Jika tidak bersama seiring sejalan dalam penanganannya, maka negara-negara akan terus mendapatkan wabah Virus Covid19 gelombang ke 2, ke 3, dst, karena ada satu atau lebih negara yang penanganannya tidak seirama/serentak penyelesaiannya. Ia akan menjadi sumber virus kembali ketika warganya yang positif -dengan atau tanpa gejala- mengunjungi negara-negara yang sudah sehat, dan begitu seterusnya.
Jika pengambil kebijakan publik masih ambigu dalam menegakkan aturan yang telah ditetapkan, maka negara ini akan menjadi salah satu negara yang paling lama melalui wabah Covid19. Seorang dokter di Malaysia telah memberi peringatan, bahwa Indonesia adalah bom waktu yang suatu saat akan membuat cluster baru di negaranya. Pernyataan ini masuk akal karena negara Malaysia yang telah melaksanakan LockDown dengan ketat, akan bisa kembali menghadapi kasus Covid19 gelombang ke 2 dengan mutasi virus yang baru disebabkan berbatasan dengan Indonesia yang santer terlalu Santai dalam menanggapi kasus Covid19, dimana lalu lintas warga Indonesia maupun Malaysia masih bisa melintas.

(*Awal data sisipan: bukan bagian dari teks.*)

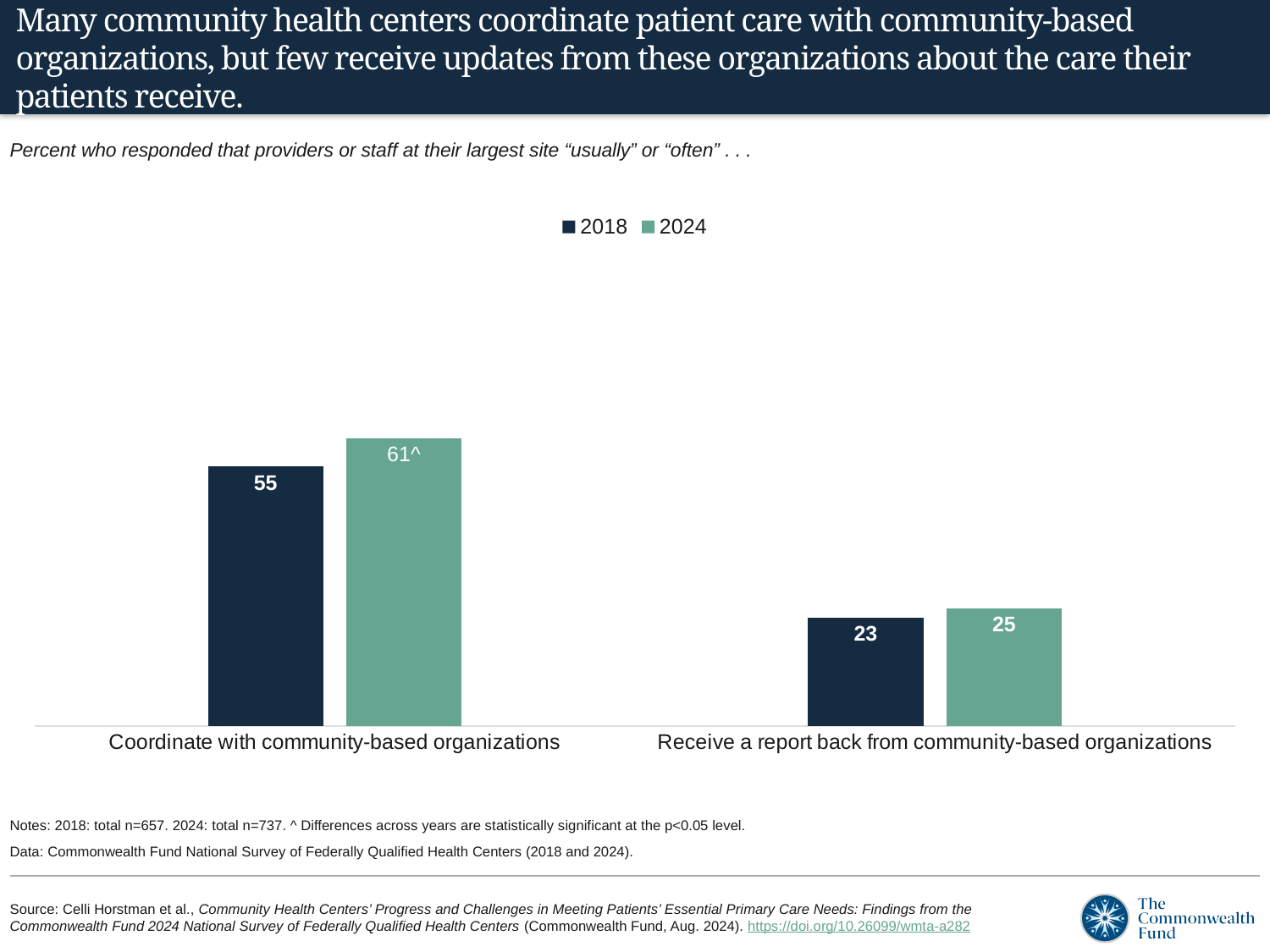
How many series does the legend list? 2 What is the difference between the 2018 values for "Coordinate with community-based organizations" and "Receive a report back from community-based organizations"? 32 What is the 2018 value for "Coordinate with community-based organizations"? 55 What is the 2018 value for "Receive a report back from community-based organizations"? 23 What kind of chart is shown on the slide? Bar chart What is the difference between the 2024 and 2018 values for "Coordinate with community-based organizations"? 6 What is the 2024 value for "Coordinate with community-based organizations"? 61 How many categories are shown on the x axis? 2 Which category has the lowest 2018 value? Receive a report back from community-based organizations What is the 2024 value for "Receive a report back from community-based organizations"? 25 Which category has the highest 2024 value? Coordinate with community-based organizations Which is larger: the 2018 value or the 2024 value for "Receive a report back from community-based organizations"? 2024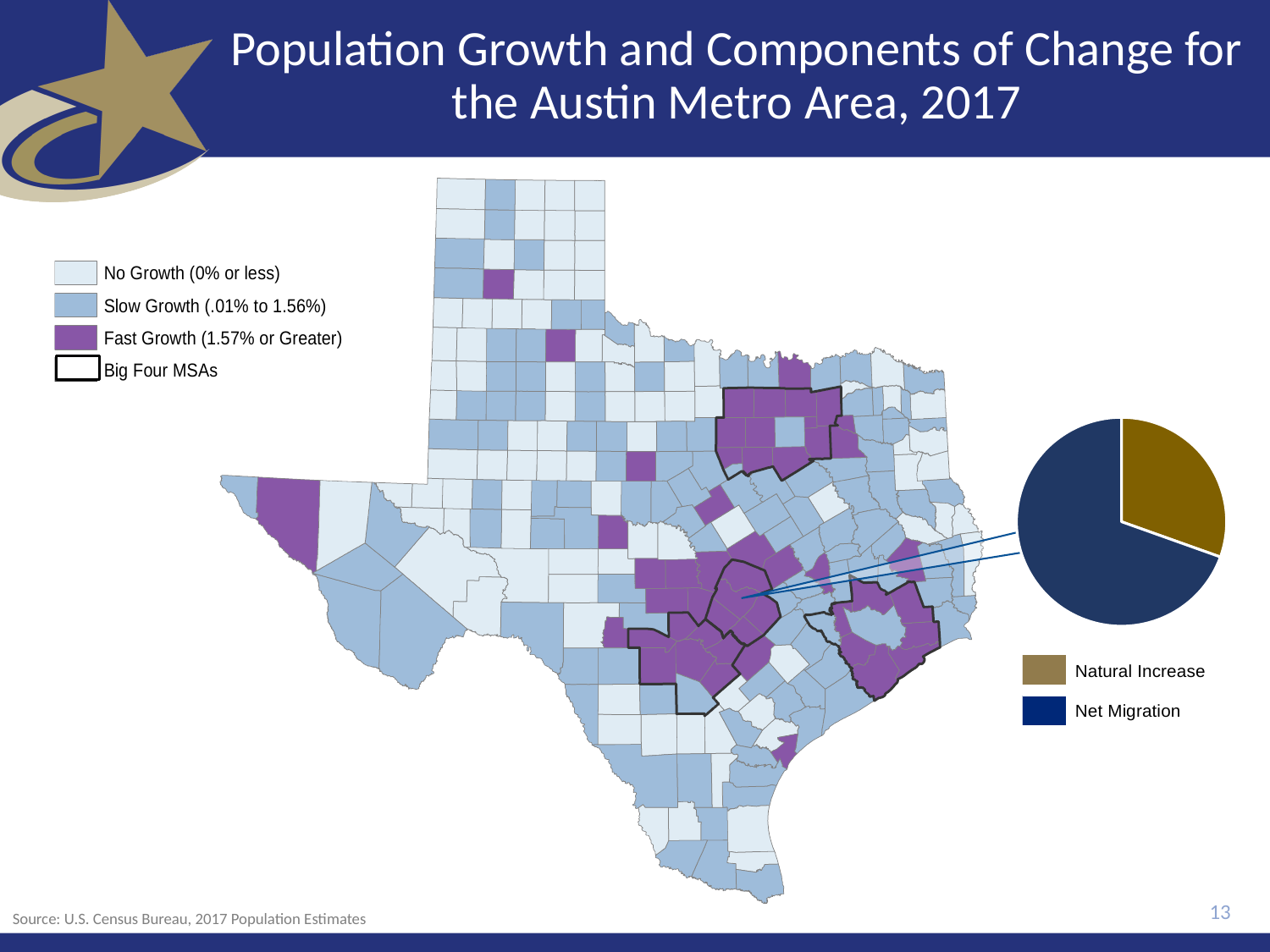
Is the Natural Increase share of the pie chart greater or less than 50%? less What kind of chart is shown on the right side of the slide? pie chart Is the Net Migration share of the pie chart greater or less than 50%? greater What are the two components of change listed in the pie chart legend? Natural Increase and Net Migration In the pie chart, which component is larger, Natural Increase or Net Migration? Net Migration Which slice of the pie chart is the largest? Net Migration What colour represents Net Migration in the pie chart? dark blue How many slices does the pie chart have? 2 Which slice of the pie chart is the smallest? Natural Increase How many entries does the pie chart's legend list? 2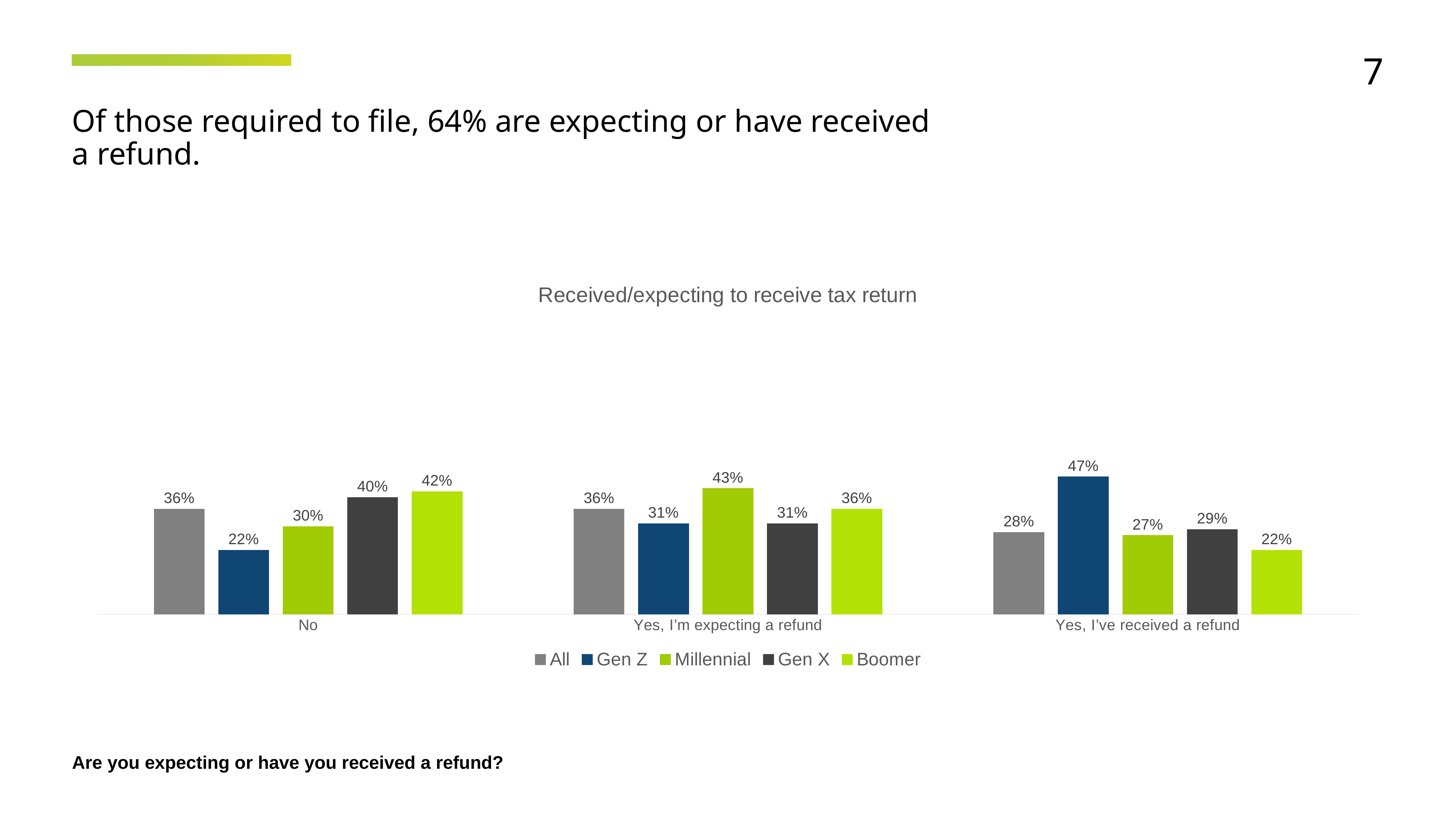
What is the value for Millennial in the "Yes, I'm expecting a refund" category? 43% Which series has the highest value in the "Yes, I've received a refund" category? Gen Z How many categories are shown on the x axis? 3 What is the difference between the Gen Z and Millennial values in the "Yes, I've received a refund" category? 20% What kind of chart is shown on the slide? Bar chart What is the value for Boomer in the "Yes, I've received a refund" category? 22% How many series does the legend list? 5 What is the title of the chart? Received/expecting to receive tax return What is the value for Gen Z in the "No" category? 22% Which is larger in the "Yes, I'm expecting a refund" category: Millennial or Gen X? Millennial What is the difference between the Boomer and Gen Z values in the "No" category? 20% Which series has the lowest value in the "No" category? Gen Z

Pemimpin persis seperti Gembala yang memandu Domba sebagai rakyatnya. Domba-domba akan menurut tatkala gembalanya memimpin dengan tegas dan penuh tanggungjawab. Bukan saja siap memecut domba yang keluar dari barisan, tetapi gembala harus siap mengarahkan domba ke telaga tempat air minum dombanya, serta memandu mereka ke ladang rumput nan hijau untuk makan. Bukan memaksa domba menghasilkan susu tapi gembalanya dibiarkan dimakan serigala, karena yang menghasilkan susu itu adalah domba-domba itu sendiri.
Mungkin sang Pemimpin akan dianggap kejam dalam menegakkan aturan. Tetapi bukankah sebuah aturan yang menjelma jadi sebuah hukum bertujuan untuk melindungi rakyatnya dari berbagai ancaman, bukan memberi sangsi untuk menyengsarakan.
Dengan disiplin ini, maka gembala dapat memerah susu domba-domba sementara domba-dombanya tetap selamat dan beranak-pinak dengan sehat. Jika ini dilaksanakan, maka sang regulator akan ditorehkan pada lembar sejarah sebagai pemimpin yang berhasil menyelamatkan rakyatnya keluar dari himpitan bencana wabah global.